As part of his responsibilities as the Rep’s artistic director, DeChristopher estimated that he suggests almost 80 percent of the plays that the Rep eventually puts up, including this “engaging and entertaining” piece. He noted how modern audiences will be able to identify and recognize the pattern of institutional sexism that led to Franklin’s work being overlooked.

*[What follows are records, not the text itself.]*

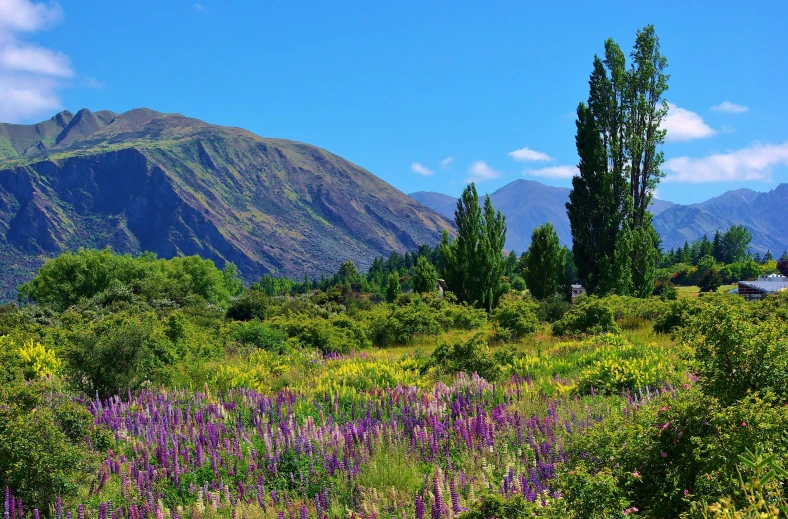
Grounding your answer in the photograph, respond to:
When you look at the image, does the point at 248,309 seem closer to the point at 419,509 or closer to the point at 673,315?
the point at 673,315

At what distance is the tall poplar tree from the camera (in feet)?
103

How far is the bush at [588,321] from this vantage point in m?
15.1

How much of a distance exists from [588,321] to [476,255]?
18.4m

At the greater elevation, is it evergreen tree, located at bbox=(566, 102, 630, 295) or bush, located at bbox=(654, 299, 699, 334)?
evergreen tree, located at bbox=(566, 102, 630, 295)

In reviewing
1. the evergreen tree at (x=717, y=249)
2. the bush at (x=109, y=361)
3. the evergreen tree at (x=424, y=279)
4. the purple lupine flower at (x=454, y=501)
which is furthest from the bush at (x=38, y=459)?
the evergreen tree at (x=717, y=249)

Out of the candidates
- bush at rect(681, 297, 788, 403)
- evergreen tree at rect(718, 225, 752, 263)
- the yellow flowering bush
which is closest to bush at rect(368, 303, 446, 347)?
the yellow flowering bush

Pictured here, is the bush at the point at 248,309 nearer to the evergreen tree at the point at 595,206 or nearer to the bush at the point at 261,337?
the bush at the point at 261,337

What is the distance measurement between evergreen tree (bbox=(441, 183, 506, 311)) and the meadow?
21.7 meters

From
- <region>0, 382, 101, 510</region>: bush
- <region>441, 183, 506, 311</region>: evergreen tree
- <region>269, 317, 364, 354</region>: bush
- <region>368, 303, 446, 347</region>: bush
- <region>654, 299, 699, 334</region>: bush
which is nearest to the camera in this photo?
<region>0, 382, 101, 510</region>: bush

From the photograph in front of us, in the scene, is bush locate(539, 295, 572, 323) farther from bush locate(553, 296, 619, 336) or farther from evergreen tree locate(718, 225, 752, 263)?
evergreen tree locate(718, 225, 752, 263)

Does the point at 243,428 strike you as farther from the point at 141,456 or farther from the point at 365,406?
the point at 365,406

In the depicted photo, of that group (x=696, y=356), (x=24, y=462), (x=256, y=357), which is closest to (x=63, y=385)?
(x=256, y=357)

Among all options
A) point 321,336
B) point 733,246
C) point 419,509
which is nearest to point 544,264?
point 321,336

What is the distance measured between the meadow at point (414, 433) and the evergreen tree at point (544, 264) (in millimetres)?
27338
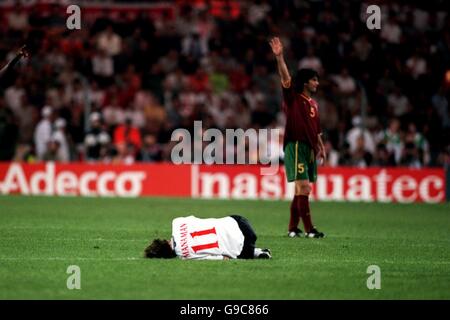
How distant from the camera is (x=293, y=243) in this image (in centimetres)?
1534

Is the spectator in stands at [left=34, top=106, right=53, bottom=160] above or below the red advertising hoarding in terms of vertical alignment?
above

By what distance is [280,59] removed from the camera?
15359mm

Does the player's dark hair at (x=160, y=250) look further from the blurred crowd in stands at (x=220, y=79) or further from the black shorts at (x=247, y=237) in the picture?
the blurred crowd in stands at (x=220, y=79)

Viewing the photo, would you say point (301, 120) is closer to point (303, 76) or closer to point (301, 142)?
point (301, 142)

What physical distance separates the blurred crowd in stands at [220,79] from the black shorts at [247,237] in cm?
1490

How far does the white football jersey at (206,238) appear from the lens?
1242cm

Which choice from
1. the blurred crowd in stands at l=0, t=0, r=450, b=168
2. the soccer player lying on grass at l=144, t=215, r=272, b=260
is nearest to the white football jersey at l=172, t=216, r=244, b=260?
the soccer player lying on grass at l=144, t=215, r=272, b=260

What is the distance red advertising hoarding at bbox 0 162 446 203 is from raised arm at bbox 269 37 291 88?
11814 mm

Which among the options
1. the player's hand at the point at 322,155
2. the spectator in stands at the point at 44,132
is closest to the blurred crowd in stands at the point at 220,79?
the spectator in stands at the point at 44,132

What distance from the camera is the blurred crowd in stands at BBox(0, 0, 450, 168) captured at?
92.9ft

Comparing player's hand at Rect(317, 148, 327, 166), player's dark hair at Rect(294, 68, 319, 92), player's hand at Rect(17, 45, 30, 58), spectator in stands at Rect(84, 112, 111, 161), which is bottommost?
player's hand at Rect(317, 148, 327, 166)

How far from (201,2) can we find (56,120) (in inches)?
263

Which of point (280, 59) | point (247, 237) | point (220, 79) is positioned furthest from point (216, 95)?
point (247, 237)

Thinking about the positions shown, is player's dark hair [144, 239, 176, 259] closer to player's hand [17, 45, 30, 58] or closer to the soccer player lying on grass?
the soccer player lying on grass
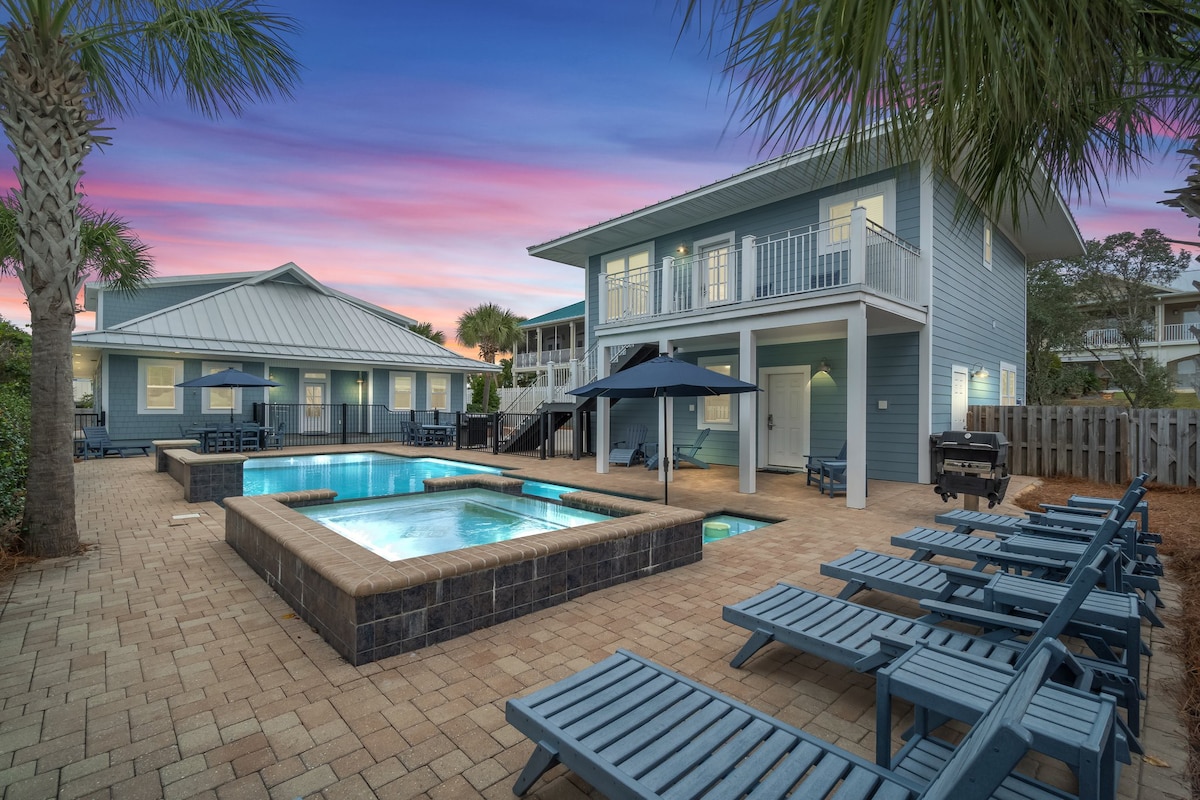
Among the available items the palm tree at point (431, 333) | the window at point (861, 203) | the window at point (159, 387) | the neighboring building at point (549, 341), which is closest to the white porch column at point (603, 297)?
the window at point (861, 203)

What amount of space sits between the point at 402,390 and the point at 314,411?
3441 mm

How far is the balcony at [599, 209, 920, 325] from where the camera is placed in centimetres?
916

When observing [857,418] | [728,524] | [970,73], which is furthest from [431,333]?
[970,73]

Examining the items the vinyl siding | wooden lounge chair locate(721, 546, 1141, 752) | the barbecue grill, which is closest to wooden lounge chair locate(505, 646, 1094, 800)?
wooden lounge chair locate(721, 546, 1141, 752)

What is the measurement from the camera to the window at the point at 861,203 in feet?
34.9

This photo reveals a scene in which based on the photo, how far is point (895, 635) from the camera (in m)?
2.83

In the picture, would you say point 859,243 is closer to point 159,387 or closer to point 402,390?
point 402,390

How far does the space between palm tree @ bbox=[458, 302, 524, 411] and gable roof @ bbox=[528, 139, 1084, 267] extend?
62.9 ft

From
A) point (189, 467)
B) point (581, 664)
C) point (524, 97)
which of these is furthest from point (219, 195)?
point (581, 664)

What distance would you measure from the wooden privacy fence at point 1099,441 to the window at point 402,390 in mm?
19120

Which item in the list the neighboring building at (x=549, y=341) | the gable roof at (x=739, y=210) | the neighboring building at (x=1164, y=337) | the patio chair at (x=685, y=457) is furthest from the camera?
the neighboring building at (x=549, y=341)

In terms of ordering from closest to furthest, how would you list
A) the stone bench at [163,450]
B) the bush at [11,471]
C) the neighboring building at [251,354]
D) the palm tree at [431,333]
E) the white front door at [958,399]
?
the bush at [11,471], the white front door at [958,399], the stone bench at [163,450], the neighboring building at [251,354], the palm tree at [431,333]

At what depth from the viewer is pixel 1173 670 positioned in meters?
3.15

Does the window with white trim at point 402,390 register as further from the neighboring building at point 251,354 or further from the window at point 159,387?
the window at point 159,387
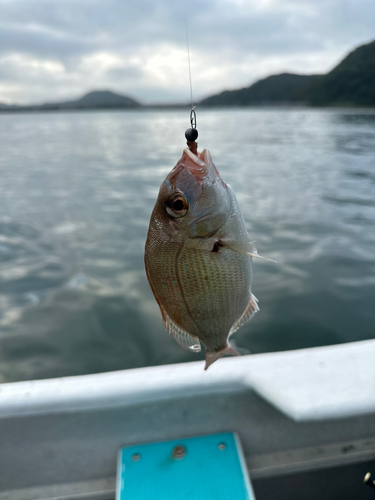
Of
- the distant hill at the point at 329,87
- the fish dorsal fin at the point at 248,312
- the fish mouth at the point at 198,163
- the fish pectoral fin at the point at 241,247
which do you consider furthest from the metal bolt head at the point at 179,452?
the distant hill at the point at 329,87

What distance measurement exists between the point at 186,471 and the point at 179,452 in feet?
0.42

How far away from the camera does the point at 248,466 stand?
244 centimetres

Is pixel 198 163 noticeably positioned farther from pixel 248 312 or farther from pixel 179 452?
pixel 179 452

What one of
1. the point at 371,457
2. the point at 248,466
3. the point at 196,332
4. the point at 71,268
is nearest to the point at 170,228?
the point at 196,332

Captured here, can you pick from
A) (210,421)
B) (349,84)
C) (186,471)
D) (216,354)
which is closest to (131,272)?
(210,421)

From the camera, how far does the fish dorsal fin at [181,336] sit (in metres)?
1.45

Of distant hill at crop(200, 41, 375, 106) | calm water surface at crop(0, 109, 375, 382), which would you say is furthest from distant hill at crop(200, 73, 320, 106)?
calm water surface at crop(0, 109, 375, 382)

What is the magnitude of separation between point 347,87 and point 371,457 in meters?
82.1

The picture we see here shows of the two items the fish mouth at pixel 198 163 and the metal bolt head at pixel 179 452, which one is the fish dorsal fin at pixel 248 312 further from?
the metal bolt head at pixel 179 452

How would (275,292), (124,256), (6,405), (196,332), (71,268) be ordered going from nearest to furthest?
(196,332) < (6,405) < (275,292) < (71,268) < (124,256)

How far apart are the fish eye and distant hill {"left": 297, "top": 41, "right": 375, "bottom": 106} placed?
69355 millimetres

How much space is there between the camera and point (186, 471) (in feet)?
7.20

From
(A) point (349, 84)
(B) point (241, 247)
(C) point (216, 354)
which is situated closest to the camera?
(B) point (241, 247)

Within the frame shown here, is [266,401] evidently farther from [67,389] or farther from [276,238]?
[276,238]
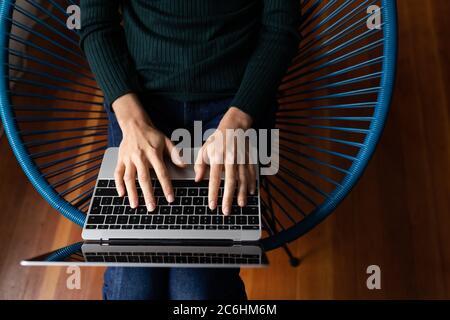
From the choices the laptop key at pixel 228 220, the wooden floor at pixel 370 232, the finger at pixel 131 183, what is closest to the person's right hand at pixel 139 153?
the finger at pixel 131 183

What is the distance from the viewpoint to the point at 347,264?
45.3 inches

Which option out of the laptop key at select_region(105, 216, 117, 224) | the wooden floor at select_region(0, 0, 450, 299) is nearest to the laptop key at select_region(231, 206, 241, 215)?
the laptop key at select_region(105, 216, 117, 224)

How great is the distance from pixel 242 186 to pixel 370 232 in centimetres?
64

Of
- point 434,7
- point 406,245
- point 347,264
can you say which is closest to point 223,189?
point 347,264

“It also speaks to the issue of office decorum and relationships,” DeChristopher said. “There’s no sexual anything, but in light of all the recent revelations, issues come up about workplace relationships, and proper channeling. But also, like Hidden Figures, it does speak to women getting shoved to the side or stereotypes being propagated against them.”


Quiet enthusiasm

DeChristopher looked for performers who would not be overwhelmed by the necessary British accents, while being able to embody the quiet enthusiasm scientists often have toward their work. “I was looking for people who were able to be communicative and also be subtle,” he said.

“There’s a whole protocol of the way people behave in the sciences. You don’t want to see somebody excited; you want to see somebody true to what the protocol is in their world. So a lot of it is the way they use words— it’s a subtlety.”

Like Rosalind Franklin and the scientists who came together to solve one of mankind’s endearing mysteries, this cast and crew’s spirit of invention and collaboration is an inspiration to DeChristopher.

“Often you work on a play and you’re excited to get in rehearsal, and it feels very elemental, the bones don’t hold up, and you sort of get bored. This time, every time I go in, I find wonderful new things.”

$20/general. $18/seniors. $12/students
$10/children age 13 and younger

March 9-25. 8pm, Thursdays-Saturdays. 2:30pm, Sundays

The Toledo Repertoire Theatre, 16 10th St.